Problem to solve: Reproduce exactly the line that contains "Artificial Flowers Hanging" and every line after it through the end of the records below, leaving out all pictures.

[Image-text web data]
##############################

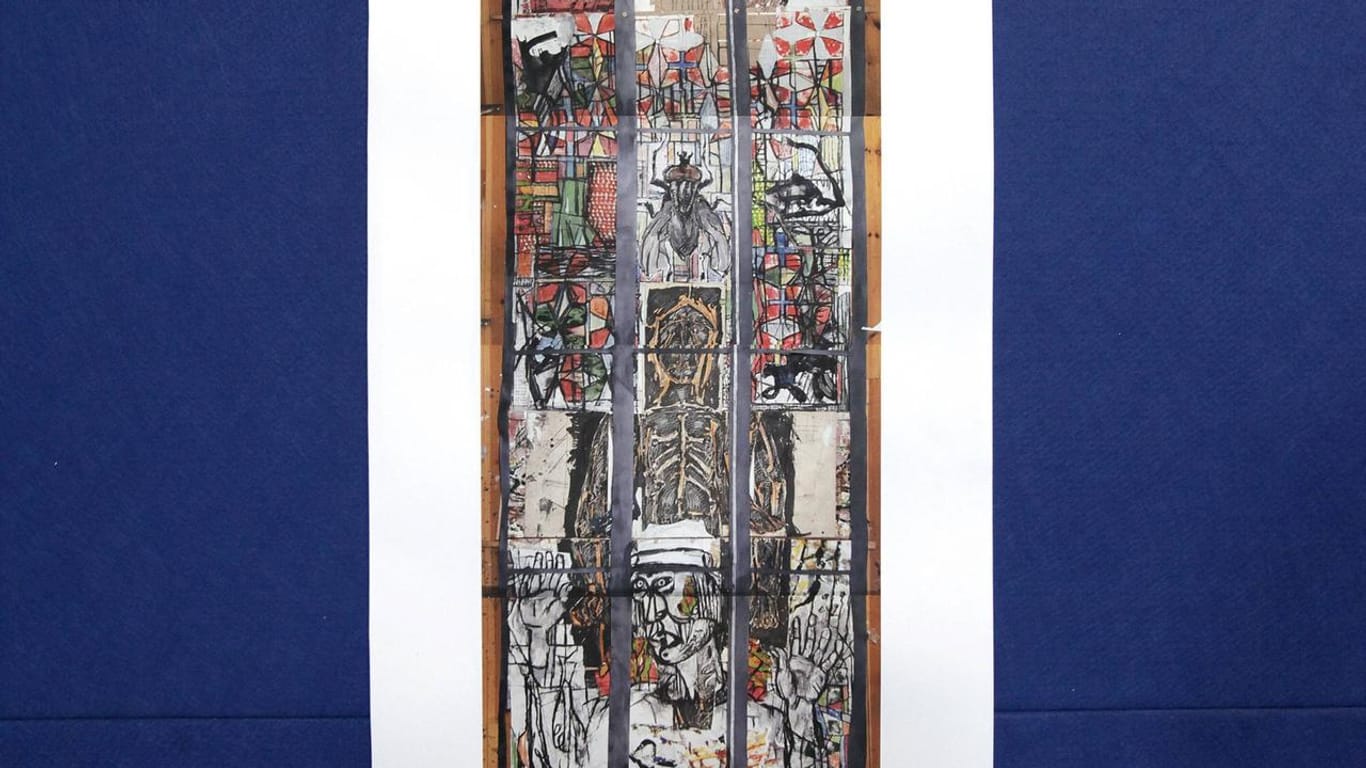Entwurf des Künstlers Markus Luepertz: Altkanzler Schröder hat das Kirchenfenster der Marktkirchengemeinde in Hannover gestiftet.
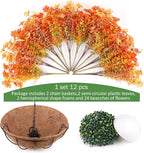 Artificial Flowers Hanging Plants in Basket, Artificial Hanging Flowers for Spring Outdoor Indoor Decor, UV Resistant Hanging Baskets with Fake Flowers for Spring Summer Patio Garden Porch Decor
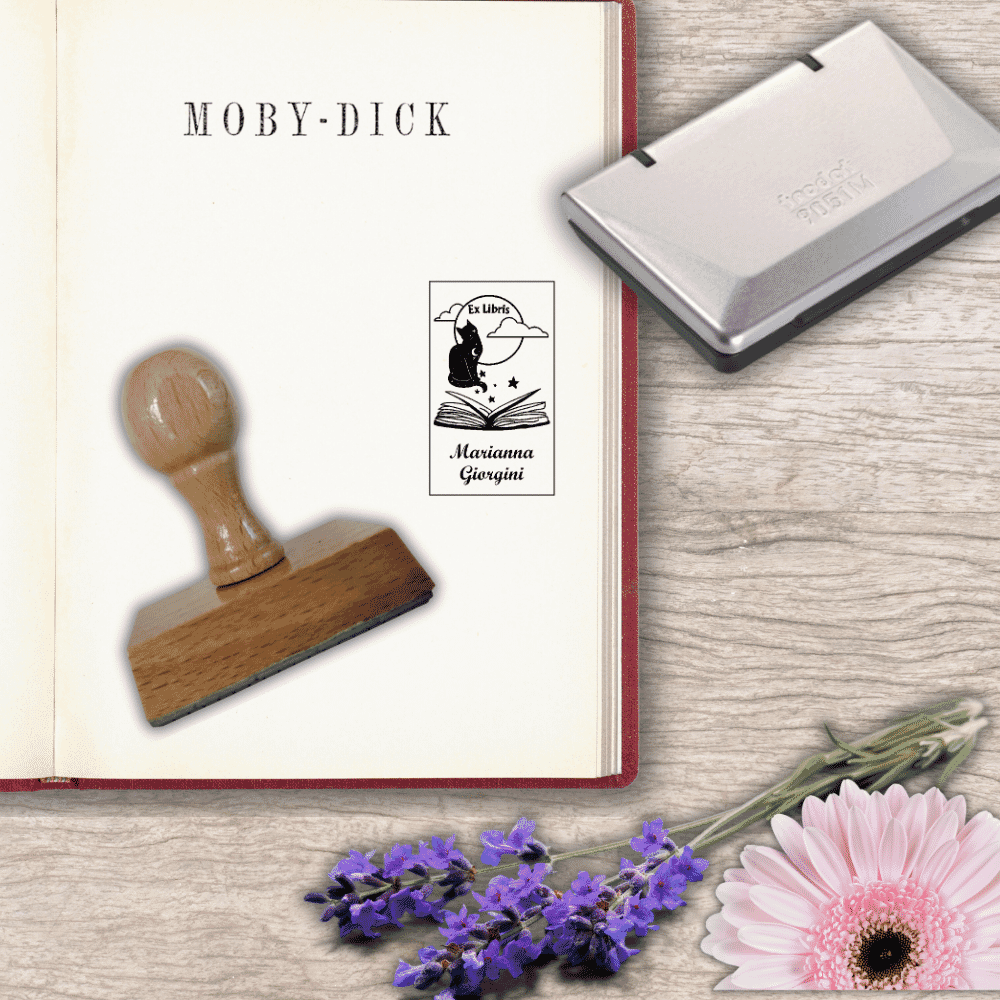 Timbro Ex Libris Personalizzato - In Legno Con Disegno Gatto, Per Libri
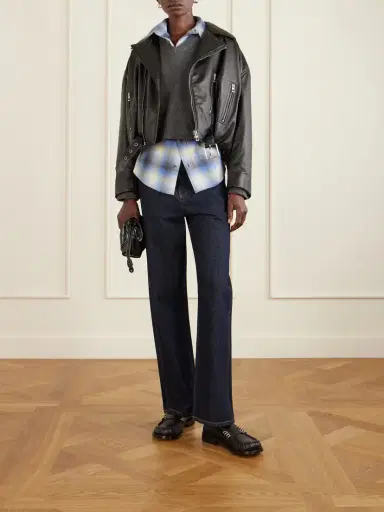 Loewe Cropped Buckled Leather Biker Jacket | Thumbnail 2 Loewe Cropped Buckled Leather Biker Jacket | Thumbnail 2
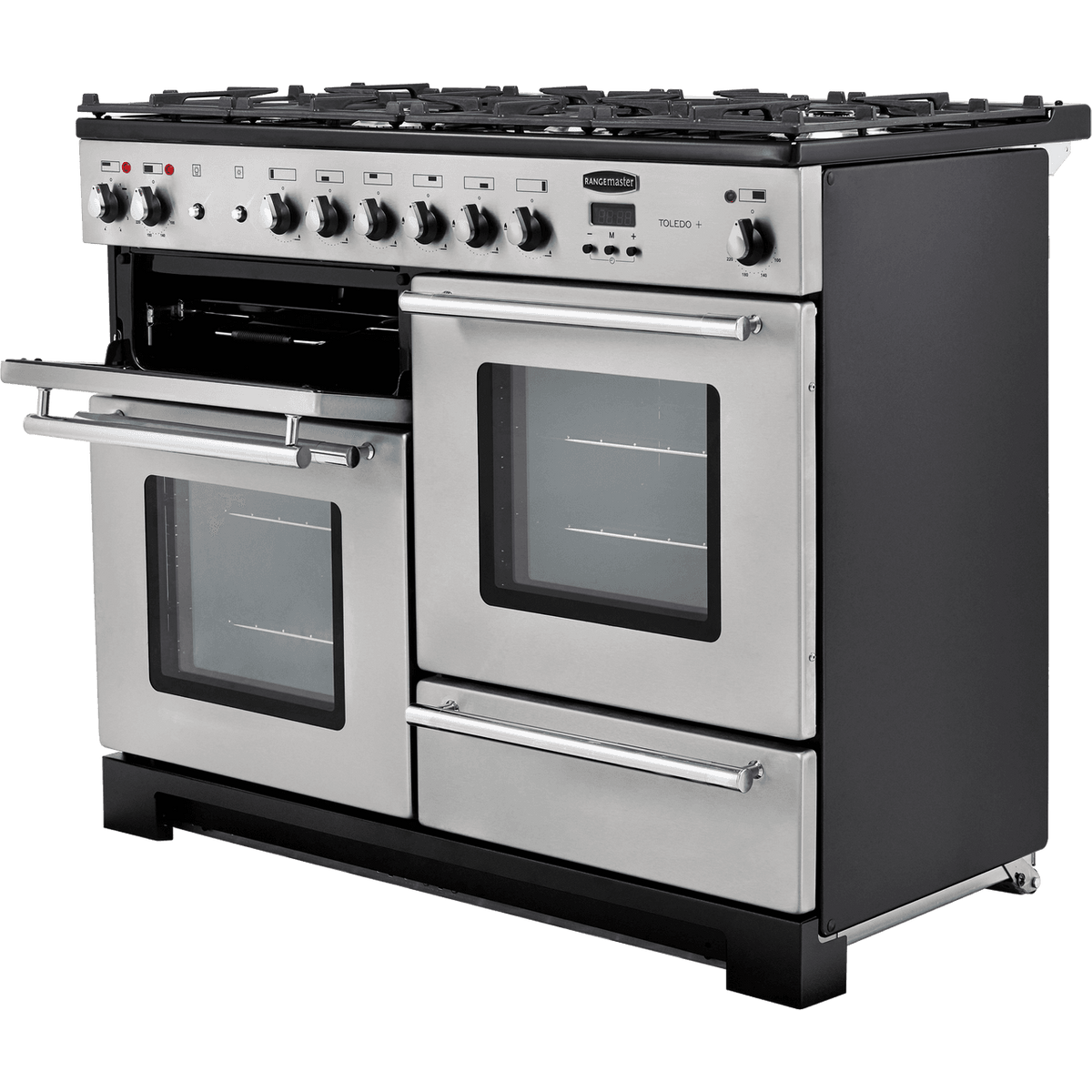 Rangemaster Toledo + TOLP110DFFSS-C 110cm Dual Fuel Range Cooker - Stainless Steel - Chrome - A-A Rated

##############################

Result of this exercise:
 Artificial Flowers Hanging Plants in Basket, Artificial Hanging Flowers for Spring Outdoor Indoor Decor, UV Resistant Hanging Baskets with Fake Flowers for Spring Summer Patio Garden Porch Decor
 Timbro Ex Libris Personalizzato - In Legno Con Disegno Gatto, Per Libri
 Loewe Cropped Buckled Leather Biker Jacket | Thumbnail 2 Loewe Cropped Buckled Leather Biker Jacket | Thumbnail 2
 Rangemaster Toledo + TOLP110DFFSS-C 110cm Dual Fuel Range Cooker - Stainless Steel - Chrome - A-A Rated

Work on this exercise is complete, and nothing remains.